While Avaya’s Flare expands the user “experience” environment to be a more flexible and efficient visual, screen-based user interface, as opposed to legacy TouchTone Telephone User Interfaces (TUI), “Flare” is not really a good verb for an end user to use to describe how they are going to initiate a communication contact with UC facilities, like. Microsoft’s “Lync.”
However, if you look at one of the key functionalities of Flare, it does exploit the screens of PC “softphones” and new screen-based, multimedia “hard” phones (desktop, mobile “smart-phones), iPads, etc. to provide a common visual interface for all forms of UC contact. Avaya calls their interface a “Spotlight” for contextual contact information.
So, if you need a verb for end user’s to identify with in using Flare-based UC, I guess “Spotlight” would be a good starting point. I think it is even a little better than “lync,” because a user could start off the contact process with searching (Google) the subject of a contact, then “spotlighting” a particular group or individual to contact, then initiating an individual contact based upon past contacts and “presence-based” current accessibility and availability . To me, that would efficiently and flexibly cover the waterfront for business communications in general.
By making the contact initiation task more efficient and effective, we are also minimizing the need for the recipient to worry about being interrupted or choosing different kinds of contacts, etc.

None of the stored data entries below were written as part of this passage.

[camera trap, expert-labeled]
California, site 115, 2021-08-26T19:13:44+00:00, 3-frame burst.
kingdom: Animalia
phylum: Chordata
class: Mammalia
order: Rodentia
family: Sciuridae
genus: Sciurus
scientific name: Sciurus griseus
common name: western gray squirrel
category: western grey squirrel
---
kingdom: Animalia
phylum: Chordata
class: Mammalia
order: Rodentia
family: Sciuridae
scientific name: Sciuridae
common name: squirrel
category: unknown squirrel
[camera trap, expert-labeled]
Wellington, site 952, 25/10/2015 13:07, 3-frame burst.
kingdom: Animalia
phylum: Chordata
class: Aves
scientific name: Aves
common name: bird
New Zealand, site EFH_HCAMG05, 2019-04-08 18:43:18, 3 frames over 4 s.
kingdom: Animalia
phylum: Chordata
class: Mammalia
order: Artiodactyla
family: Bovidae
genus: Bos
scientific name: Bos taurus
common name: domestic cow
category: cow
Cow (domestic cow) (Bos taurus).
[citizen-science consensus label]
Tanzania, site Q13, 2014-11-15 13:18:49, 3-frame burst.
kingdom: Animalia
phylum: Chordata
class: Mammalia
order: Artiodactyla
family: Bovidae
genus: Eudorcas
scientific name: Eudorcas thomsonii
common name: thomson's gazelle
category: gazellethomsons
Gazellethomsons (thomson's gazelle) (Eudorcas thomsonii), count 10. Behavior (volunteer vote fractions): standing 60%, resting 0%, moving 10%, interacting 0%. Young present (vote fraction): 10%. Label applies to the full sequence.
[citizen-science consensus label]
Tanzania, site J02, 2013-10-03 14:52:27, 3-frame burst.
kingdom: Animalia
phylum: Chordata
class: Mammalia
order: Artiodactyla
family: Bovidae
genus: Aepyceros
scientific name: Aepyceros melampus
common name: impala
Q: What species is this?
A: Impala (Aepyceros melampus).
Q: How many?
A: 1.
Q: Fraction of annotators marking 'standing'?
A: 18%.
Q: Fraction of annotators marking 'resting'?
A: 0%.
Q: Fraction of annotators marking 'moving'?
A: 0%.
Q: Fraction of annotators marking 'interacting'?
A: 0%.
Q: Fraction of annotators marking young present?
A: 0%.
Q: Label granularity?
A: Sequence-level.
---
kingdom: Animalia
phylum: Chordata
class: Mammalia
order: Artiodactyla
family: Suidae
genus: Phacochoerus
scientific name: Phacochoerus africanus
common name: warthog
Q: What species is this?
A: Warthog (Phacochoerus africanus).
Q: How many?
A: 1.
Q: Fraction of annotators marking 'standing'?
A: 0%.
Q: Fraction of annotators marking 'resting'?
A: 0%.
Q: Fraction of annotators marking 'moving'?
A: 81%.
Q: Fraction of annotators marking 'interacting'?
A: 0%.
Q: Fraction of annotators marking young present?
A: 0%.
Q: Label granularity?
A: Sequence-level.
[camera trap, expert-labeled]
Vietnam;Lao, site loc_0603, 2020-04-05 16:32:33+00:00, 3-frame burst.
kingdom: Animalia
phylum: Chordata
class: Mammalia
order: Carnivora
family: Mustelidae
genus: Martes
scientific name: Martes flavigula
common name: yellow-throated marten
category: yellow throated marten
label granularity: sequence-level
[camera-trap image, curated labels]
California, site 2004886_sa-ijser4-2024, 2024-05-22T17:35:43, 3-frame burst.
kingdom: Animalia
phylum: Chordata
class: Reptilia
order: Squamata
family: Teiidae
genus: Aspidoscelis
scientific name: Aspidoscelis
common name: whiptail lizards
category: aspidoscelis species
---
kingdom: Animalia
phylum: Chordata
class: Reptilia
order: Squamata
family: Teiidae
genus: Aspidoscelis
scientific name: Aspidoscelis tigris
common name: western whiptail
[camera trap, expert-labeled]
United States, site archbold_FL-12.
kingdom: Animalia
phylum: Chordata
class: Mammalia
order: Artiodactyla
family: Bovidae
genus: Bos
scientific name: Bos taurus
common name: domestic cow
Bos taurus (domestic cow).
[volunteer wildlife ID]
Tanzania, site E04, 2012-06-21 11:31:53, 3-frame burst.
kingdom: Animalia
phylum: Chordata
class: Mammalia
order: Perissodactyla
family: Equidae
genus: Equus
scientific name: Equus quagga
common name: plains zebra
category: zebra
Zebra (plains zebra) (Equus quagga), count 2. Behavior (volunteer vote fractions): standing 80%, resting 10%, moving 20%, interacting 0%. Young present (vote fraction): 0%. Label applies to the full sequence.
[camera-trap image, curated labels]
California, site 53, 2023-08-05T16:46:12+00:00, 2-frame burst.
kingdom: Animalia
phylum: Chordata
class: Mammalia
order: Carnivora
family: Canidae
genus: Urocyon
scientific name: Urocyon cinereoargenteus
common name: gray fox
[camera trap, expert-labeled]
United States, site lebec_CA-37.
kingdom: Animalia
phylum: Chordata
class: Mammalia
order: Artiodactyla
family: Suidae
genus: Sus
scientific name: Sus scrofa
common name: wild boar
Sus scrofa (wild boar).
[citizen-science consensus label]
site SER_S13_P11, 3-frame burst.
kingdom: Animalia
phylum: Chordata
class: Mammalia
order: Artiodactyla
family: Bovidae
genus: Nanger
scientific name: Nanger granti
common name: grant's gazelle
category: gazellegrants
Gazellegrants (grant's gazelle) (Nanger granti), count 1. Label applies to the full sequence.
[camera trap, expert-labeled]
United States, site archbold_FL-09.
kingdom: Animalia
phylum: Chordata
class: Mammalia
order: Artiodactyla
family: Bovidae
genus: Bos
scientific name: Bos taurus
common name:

The flexibility of the “spotlight” to handle contextual contact addressing” and any modality of contact will be important, because when it comes to real-time connections, there is no guarantee as to what the contact initiator needs and what the recipient is able or wants to do at the moment.
That is the kind of flexibility that UC offers, what end users are primarily interested in, and the “spotlight” of Flare looks like a good user interface (and “brand” name) for that capability.
Great post, but I think one of the major questions to be asked is who will win the tablet war - Cisco or Avaya.. Or neither?